Soap, hair or spice can fight plant-eating deer

CHARLESTON, W.Va. - It took hours to get those impatiens looking just right and those pole beans growing, only to have them mowed down by hungry deer.

This year, it's time to fight back.

While quick fixes are available at stores - no, not guns - by way of sprays and granular materials to repel deer, help may already be at home. The possibilities are endless, from bar soaps to hair to spicy solutions.

The key is knowing what deer's sensitive noses don't like.

They certainly don't like humans. And human hair, especially those from freshly permed salon customers, works great, as long as gardeners aren't shy about asking stylists to sweep up several handfuls to place alongside their plants or hang above the ground in nylon stockings.

Other home remedies:

Baby powder. If it's good enough for baby, it's good enough for baby plants.

Eggs. Crack a few, mix with 2 quarts of water and apply the solution to plants. The eggs will decompose and deer won't like the smell.

Deodorant soap and dryer sheets. Soap shavings could be scattered on the ground, or drill a hole in the soap and hang them from trees.
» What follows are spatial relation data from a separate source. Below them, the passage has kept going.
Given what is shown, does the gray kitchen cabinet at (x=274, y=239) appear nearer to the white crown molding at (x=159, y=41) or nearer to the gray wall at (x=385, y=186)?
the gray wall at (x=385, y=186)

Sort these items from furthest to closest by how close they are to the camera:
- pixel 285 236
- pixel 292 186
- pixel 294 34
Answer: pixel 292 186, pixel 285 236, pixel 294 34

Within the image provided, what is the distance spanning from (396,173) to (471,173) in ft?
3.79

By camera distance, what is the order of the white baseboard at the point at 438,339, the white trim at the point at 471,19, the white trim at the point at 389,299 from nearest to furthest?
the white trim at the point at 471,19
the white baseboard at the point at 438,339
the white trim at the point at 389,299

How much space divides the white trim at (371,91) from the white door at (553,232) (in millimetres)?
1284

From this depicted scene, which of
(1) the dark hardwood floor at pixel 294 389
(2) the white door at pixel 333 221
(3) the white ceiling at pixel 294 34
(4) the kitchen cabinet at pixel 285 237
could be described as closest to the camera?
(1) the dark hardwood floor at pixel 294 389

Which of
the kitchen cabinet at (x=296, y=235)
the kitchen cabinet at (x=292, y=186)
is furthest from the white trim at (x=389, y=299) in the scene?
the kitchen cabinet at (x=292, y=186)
Chili powder, cayenne pepper and hot peppers. Matthews suggests chopping some peppers in a blender and add water, let the solution stand overnight, then strain it through cheesecloth and empty into a spray bottle.
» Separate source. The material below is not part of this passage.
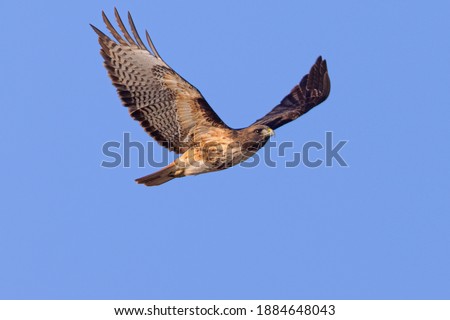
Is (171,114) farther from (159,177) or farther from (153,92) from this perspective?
(159,177)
'I've never seen a pepper plant, sweet or hot, that's been bothered by a deer,' Matthews said.

Mothballs. They're dangerous around vegetables because of their chemical content and work great in flower beds but could be spotted by curious children. Try crushing them to a less-detectable size.

'Something unnatural like soap, dryer sheets or human hair - I don't want human hair on my tomato plants,' Matthews said. 'You've got to think logically about how you apply this stuff.'

Blood meal. The nitrogen-rich granular fertilizer repels deer but is attractive to dogs.
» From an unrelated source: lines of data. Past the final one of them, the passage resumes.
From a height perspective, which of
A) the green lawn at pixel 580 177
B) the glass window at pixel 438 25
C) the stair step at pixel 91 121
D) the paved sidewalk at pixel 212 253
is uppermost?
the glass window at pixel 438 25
Visual scare tactics, such as reflective material, flags, balloons, aluminum pie plates and paper streamers. Many won't work if the wind is calm.

If cost isn't an option, a tall fence may outdo any home remedy.

An 8-foot fence is the most practical use around larger-scale operations such as orchards, said Steve Miller, a research horticulturalist at the U.S. Department of Agriculture's Fruit Research Station in Kearneysville.

Another option is simply knowing what plants deer like and don't like.

Some of their favorite candy? Columbine, daylily, geranium, hostas, impatiens, pansies, redbud, rhododendron, roses and tulips, and many vegetables, including beans, potatoes and tomatoes.

Annual flowers usually left alone by deer include dahlia, Four O'Clock, flowering tobacco, larkspur, marigold, poppy, snapdragon, strawflower and vinca.

According to Dave Jensen, owner of Deer-Resistant Landscape Nursery in Clare, Mich., some top deer-resistant perennials are barberry, bleeding heart, bluebeard, boxwood, butterfly bush, catmint, daffodils, foxglove, hellebores, hyssop, lavender, monkshood, mullein, ornamental grasses, meadow and Russian sage, and spurge.